Provided records
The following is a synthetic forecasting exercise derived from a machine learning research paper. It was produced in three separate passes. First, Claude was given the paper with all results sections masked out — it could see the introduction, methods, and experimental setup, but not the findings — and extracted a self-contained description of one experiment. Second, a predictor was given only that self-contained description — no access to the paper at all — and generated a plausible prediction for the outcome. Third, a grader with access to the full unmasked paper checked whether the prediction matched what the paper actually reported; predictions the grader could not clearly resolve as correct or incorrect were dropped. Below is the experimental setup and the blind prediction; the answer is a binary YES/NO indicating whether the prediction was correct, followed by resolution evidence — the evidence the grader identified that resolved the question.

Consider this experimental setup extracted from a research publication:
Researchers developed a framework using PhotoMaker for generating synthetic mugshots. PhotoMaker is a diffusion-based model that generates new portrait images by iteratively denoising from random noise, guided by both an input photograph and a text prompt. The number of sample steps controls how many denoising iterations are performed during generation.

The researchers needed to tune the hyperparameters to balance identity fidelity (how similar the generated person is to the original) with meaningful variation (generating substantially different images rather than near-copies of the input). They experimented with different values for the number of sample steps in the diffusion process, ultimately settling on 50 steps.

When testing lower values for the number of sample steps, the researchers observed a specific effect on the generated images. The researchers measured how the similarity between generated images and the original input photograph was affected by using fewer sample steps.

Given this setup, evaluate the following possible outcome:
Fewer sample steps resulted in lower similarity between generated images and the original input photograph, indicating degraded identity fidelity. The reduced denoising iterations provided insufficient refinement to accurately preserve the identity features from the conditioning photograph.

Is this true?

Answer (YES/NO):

Exercise details
Print each record word for word.

Response box
The following is a synthetic forecasting exercise derived from a machine learning research paper. It was produced in three separate passes. First, Claude was given the paper with all results sections masked out — it could see the introduction, methods, and experimental setup, but not the findings — and extracted a self-contained description of one experiment. Second, a predictor was given only that self-contained description — no access to the paper at all — and generated a plausible prediction for the outcome. Third, a grader with access to the full unmasked paper checked whether the prediction matched what the paper actually reported; predictions the grader could not clearly resolve as correct or incorrect were dropped. Below is the experimental setup and the blind prediction; the answer is a binary YES/NO indicating whether the prediction was correct, followed by resolution evidence — the evidence the grader identified that resolved the question.

Consider this experimental setup extracted from a research publication:
Researchers developed a framework using PhotoMaker for generating synthetic mugshots. PhotoMaker is a diffusion-based model that generates new portrait images by iteratively denoising from random noise, guided by both an input photograph and a text prompt. The number of sample steps controls how many denoising iterations are performed during generation.

The researchers needed to tune the hyperparameters to balance identity fidelity (how similar the generated person is to the original) with meaningful variation (generating substantially different images rather than near-copies of the input). They experimented with different values for the number of sample steps in the diffusion process, ultimately settling on 50 steps.

When testing lower values for the number of sample steps, the researchers observed a specific effect on the generated images. The researchers measured how the similarity between generated images and the original input photograph was affected by using fewer sample steps.

Given this setup, evaluate the following possible outcome:
Fewer sample steps resulted in lower similarity between generated images and the original input photograph, indicating degraded identity fidelity. The reduced denoising iterations provided insufficient refinement to accurately preserve the identity features from the conditioning photograph.

Is this true?

Answer (YES/NO):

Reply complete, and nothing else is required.